### [Aim of the task]
For this exercise, repeat the whole listing below exactly. Leave the pictures out.

### [Data shown]
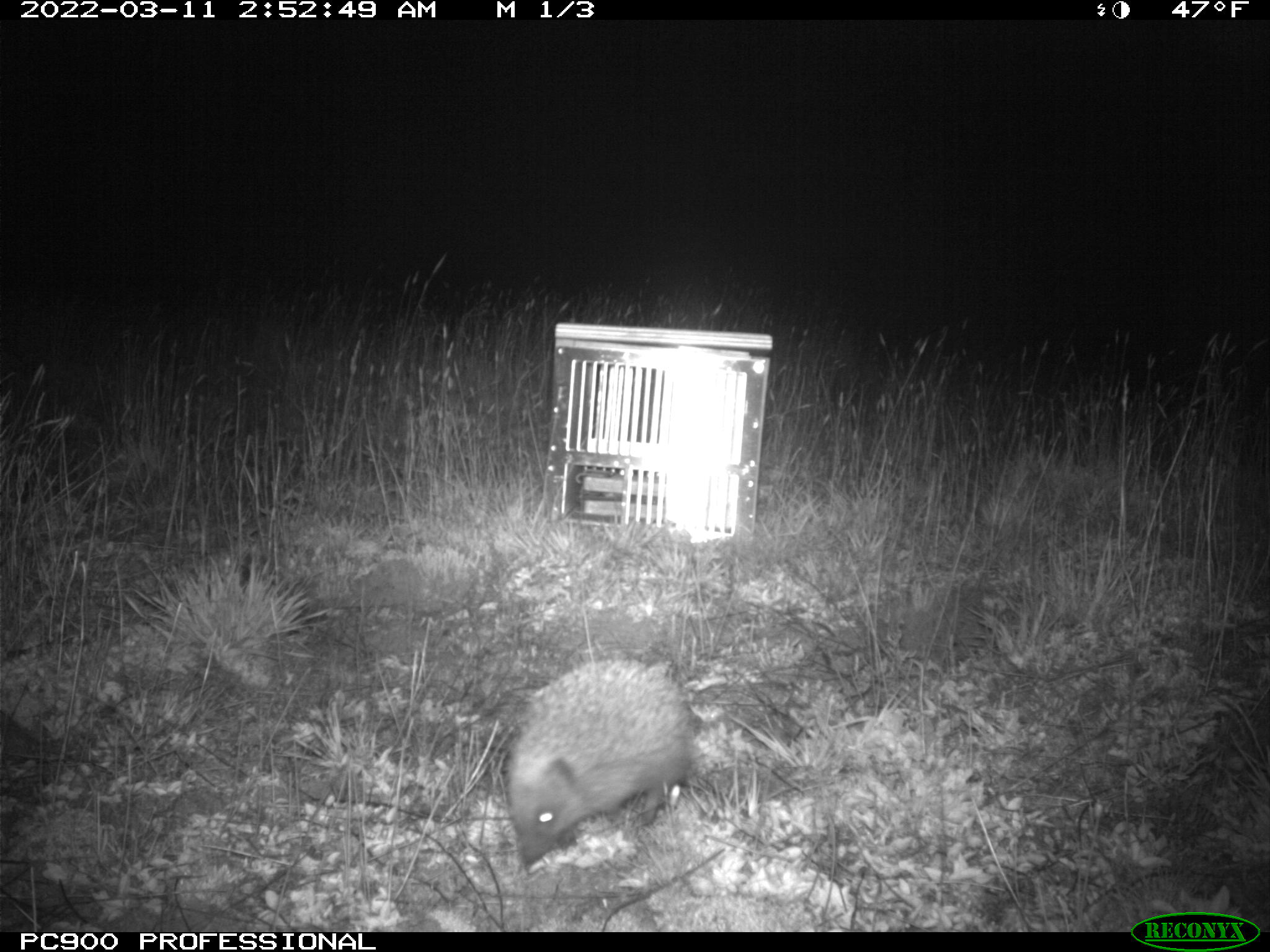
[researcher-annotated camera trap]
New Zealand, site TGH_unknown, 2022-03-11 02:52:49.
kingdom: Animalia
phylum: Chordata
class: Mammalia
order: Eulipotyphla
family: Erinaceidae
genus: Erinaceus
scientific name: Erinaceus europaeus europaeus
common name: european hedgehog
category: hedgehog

### [Answer space]
[researcher-annotated camera trap]
New Zealand, site TGH_unknown, 2022-03-11 02:52:49.
kingdom: Animalia
phylum: Chordata
class: Mammalia
order: Eulipotyphla
family: Erinaceidae
genus: Erinaceus
scientific name: Erinaceus europaeus europaeus
common name: european hedgehog
category: hedgehog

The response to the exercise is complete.